[Opening Listed entries section]
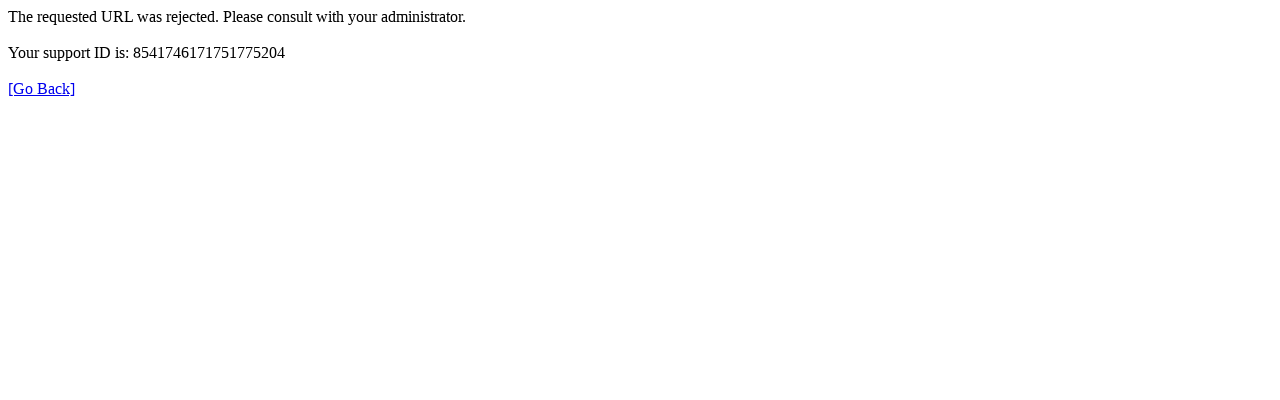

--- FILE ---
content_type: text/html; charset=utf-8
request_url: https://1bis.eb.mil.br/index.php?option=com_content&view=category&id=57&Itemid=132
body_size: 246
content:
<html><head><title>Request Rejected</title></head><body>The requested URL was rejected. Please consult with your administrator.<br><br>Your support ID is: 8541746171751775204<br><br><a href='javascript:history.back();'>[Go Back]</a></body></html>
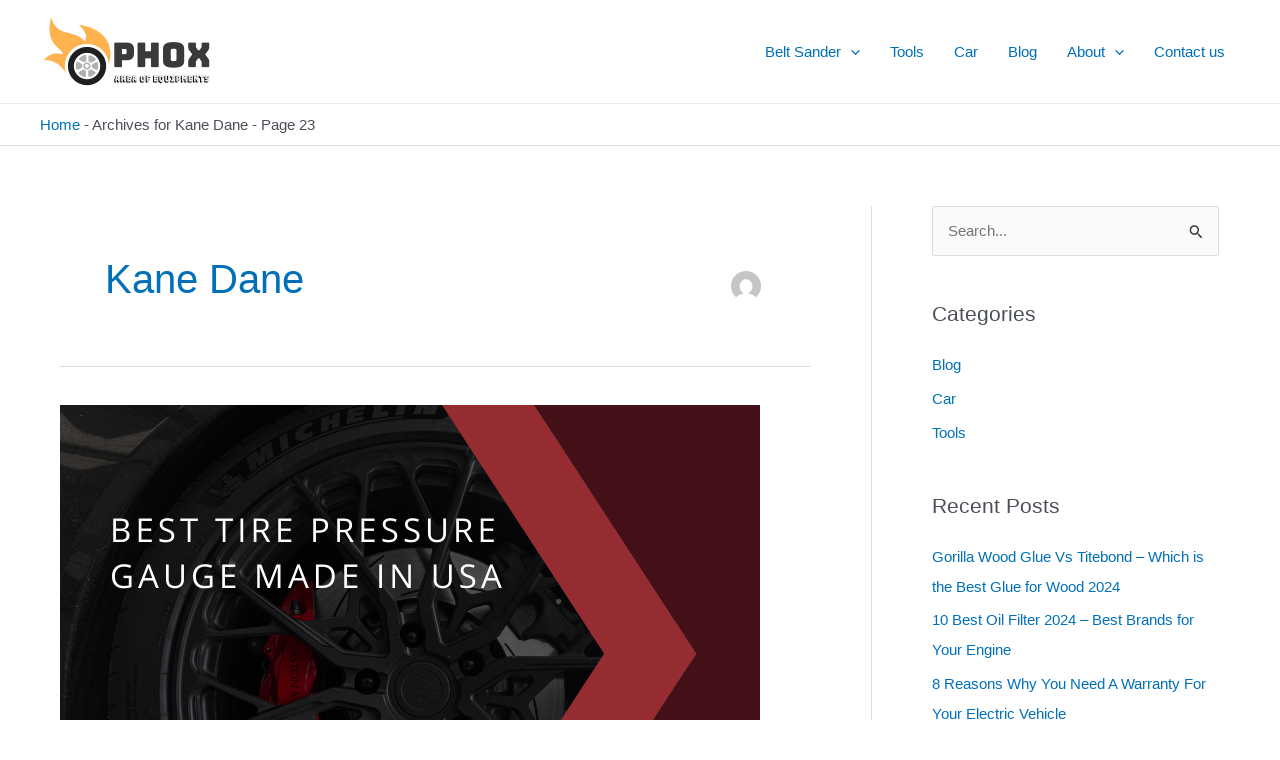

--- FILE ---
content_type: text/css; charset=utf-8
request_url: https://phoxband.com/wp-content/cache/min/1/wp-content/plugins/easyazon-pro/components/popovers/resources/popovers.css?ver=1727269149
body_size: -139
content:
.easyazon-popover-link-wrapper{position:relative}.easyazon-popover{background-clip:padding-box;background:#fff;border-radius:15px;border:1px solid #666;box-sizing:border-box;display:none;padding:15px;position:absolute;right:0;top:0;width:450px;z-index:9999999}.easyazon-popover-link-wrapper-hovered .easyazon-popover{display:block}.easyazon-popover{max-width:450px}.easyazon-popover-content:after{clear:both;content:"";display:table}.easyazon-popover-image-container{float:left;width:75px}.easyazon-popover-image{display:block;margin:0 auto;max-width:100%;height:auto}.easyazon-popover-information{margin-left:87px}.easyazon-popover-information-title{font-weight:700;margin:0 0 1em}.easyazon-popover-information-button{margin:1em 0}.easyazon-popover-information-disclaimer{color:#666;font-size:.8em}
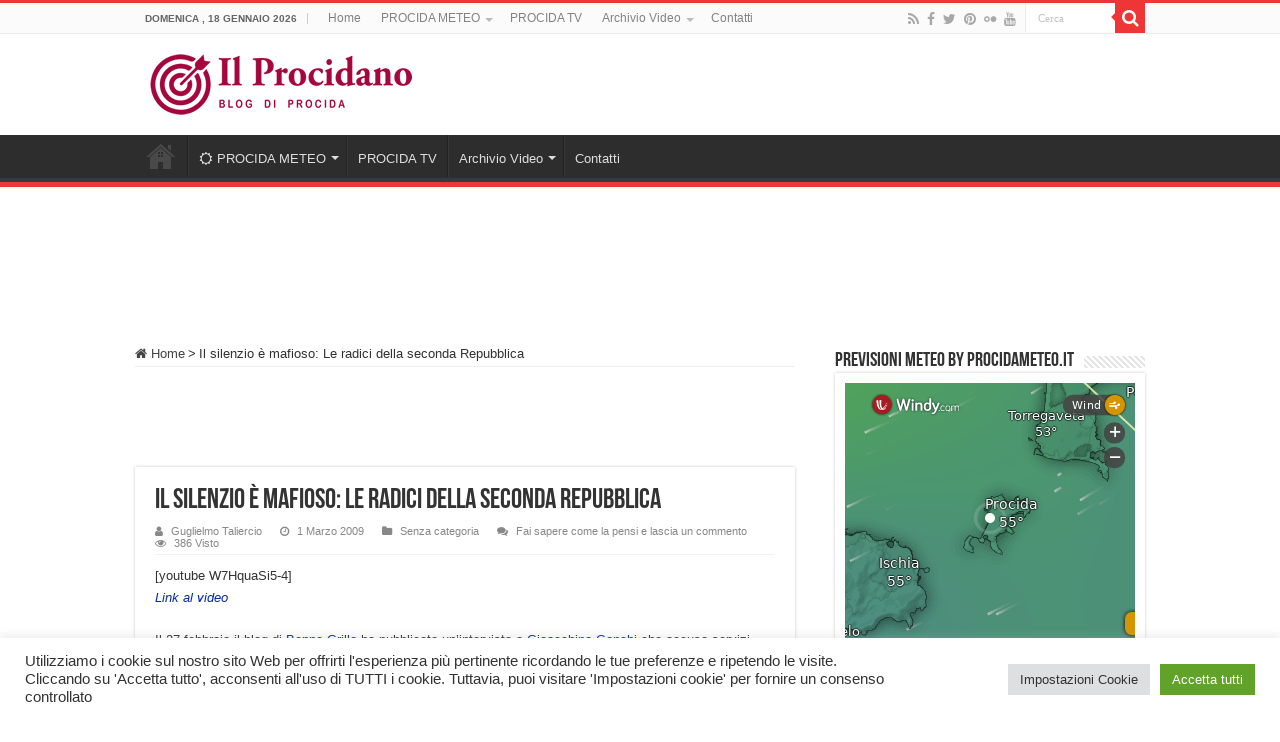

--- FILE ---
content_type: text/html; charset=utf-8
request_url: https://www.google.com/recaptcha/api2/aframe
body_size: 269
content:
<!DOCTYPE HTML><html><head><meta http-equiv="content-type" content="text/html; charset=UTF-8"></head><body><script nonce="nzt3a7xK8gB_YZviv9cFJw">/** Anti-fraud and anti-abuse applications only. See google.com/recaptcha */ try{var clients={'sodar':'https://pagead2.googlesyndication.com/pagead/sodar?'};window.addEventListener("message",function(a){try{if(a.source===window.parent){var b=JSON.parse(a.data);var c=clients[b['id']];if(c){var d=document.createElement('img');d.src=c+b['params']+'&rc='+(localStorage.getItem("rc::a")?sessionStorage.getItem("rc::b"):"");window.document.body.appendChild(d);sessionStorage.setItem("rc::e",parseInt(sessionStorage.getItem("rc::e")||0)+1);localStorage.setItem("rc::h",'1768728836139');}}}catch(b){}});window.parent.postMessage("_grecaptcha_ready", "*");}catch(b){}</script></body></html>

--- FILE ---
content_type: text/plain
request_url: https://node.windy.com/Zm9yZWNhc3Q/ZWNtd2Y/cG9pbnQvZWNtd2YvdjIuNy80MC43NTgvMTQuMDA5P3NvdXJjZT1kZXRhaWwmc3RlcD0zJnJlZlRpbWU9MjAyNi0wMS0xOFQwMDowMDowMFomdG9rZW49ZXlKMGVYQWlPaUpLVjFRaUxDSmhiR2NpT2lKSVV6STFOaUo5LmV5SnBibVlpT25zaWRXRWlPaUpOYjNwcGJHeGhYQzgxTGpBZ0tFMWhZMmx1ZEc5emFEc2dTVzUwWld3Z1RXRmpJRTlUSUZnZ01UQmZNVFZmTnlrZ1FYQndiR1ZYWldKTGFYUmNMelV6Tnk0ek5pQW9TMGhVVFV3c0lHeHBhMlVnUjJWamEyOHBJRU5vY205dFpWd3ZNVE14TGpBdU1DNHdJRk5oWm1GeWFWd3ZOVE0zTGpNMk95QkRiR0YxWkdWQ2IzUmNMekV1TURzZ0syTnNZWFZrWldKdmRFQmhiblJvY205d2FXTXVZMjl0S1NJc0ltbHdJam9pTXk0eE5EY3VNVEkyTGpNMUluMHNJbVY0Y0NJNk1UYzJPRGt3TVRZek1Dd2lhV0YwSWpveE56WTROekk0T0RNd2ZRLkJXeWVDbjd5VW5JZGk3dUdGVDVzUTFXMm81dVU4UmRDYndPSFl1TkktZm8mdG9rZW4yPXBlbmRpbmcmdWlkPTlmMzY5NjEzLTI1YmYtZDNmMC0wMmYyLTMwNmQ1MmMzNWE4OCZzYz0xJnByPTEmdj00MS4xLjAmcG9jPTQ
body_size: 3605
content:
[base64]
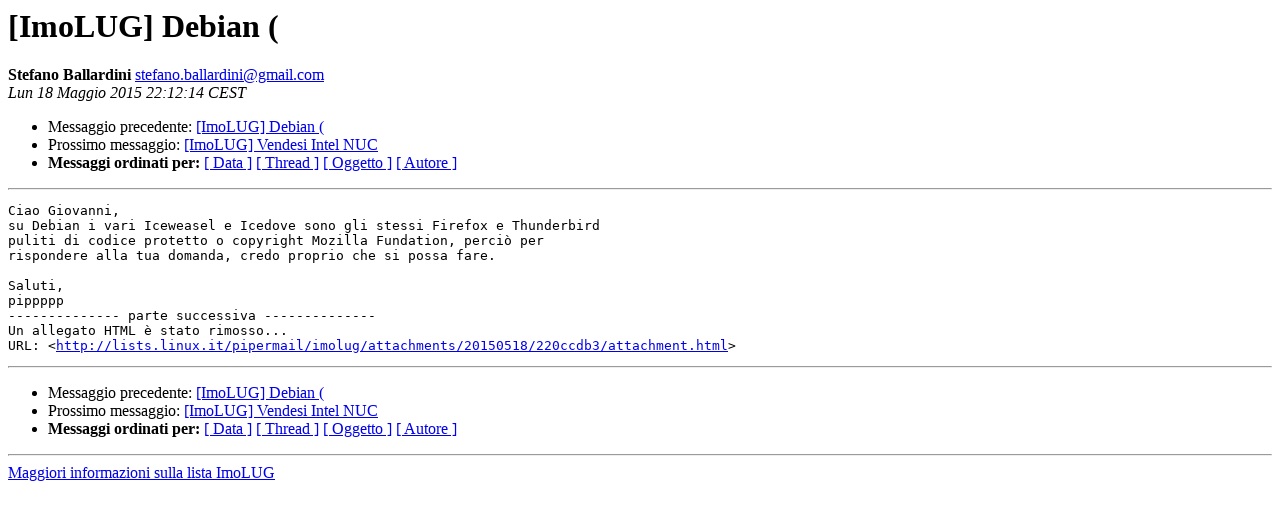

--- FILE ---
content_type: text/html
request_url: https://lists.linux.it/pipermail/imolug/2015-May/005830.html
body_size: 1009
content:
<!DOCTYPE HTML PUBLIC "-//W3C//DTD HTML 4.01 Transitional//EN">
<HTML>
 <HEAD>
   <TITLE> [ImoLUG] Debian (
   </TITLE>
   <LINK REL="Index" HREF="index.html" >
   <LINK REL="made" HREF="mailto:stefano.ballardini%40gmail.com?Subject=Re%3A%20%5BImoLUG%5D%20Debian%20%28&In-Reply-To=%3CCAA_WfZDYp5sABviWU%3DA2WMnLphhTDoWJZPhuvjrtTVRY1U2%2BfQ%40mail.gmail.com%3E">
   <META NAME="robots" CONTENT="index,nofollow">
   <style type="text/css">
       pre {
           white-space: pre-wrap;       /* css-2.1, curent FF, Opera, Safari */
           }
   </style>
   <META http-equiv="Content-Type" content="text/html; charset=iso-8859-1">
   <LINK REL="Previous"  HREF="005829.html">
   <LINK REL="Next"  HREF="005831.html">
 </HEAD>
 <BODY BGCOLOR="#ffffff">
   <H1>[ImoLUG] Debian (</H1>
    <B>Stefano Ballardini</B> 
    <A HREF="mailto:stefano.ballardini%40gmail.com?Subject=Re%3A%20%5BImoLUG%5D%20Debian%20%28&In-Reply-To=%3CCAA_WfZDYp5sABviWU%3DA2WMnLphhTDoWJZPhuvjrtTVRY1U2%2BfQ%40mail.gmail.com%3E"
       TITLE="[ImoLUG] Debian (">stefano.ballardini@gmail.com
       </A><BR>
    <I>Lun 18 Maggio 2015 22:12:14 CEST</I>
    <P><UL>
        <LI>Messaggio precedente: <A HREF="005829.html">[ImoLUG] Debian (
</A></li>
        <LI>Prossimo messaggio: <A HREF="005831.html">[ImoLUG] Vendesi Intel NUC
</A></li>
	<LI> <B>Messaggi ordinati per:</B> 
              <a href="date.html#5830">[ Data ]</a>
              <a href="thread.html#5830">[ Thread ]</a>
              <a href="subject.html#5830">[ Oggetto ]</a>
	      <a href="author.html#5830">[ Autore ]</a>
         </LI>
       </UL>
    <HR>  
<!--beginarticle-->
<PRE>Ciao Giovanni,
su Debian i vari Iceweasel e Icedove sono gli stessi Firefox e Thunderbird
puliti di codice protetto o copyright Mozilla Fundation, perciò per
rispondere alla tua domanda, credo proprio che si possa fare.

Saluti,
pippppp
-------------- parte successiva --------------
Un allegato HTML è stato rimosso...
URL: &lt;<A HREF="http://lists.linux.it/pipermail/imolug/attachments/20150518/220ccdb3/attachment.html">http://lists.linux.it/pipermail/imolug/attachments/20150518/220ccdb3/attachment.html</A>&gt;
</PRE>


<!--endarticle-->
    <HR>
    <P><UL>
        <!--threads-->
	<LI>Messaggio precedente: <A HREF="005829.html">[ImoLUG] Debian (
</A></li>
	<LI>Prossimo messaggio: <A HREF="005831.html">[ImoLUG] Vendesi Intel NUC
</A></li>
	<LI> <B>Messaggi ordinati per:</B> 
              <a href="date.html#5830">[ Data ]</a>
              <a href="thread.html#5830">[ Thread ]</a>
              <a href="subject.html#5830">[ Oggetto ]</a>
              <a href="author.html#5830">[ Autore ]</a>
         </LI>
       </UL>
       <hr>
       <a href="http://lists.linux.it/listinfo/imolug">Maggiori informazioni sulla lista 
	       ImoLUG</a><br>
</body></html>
[Closing Listed entries section]
=== What the task asks ===
Using the records above, filter out every line that lacks the string "linux" and copy the rest.

=== Exercise result ===
request_url: https://lists.linux.it/pipermail/imolug/2015-May/005830.html
URL: &lt;<A HREF="http://lists.linux.it/pipermail/imolug/attachments/20150518/220ccdb3/attachment.html">http://lists.linux.it/pipermail/imolug/attachments/20150518/220ccdb3/attachment.html</A>&gt;
       <a href="http://lists.linux.it/listinfo/imolug">Maggiori informazioni sulla lista 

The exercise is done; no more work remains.